*EXERCISE OBJECTIVE*
Reproduce the lines below word for word, omitting the pictures from your answer.

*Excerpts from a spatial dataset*
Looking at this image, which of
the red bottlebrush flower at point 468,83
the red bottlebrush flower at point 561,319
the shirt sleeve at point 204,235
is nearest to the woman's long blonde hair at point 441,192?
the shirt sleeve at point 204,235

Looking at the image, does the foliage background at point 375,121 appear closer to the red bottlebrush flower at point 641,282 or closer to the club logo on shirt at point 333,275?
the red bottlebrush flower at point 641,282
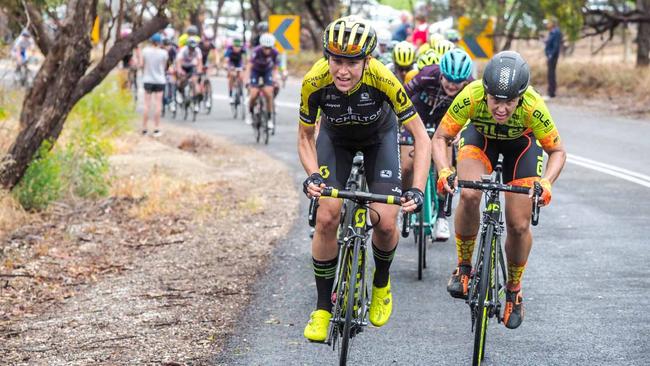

*WORKED ANSWER*
Looking at this image, which of
the red bottlebrush flower at point 468,83
the red bottlebrush flower at point 561,319
the shirt sleeve at point 204,235
is nearest to the woman's long blonde hair at point 441,192?
the shirt sleeve at point 204,235

Looking at the image, does the foliage background at point 375,121 appear closer to the red bottlebrush flower at point 641,282 or closer to the club logo on shirt at point 333,275?
the red bottlebrush flower at point 641,282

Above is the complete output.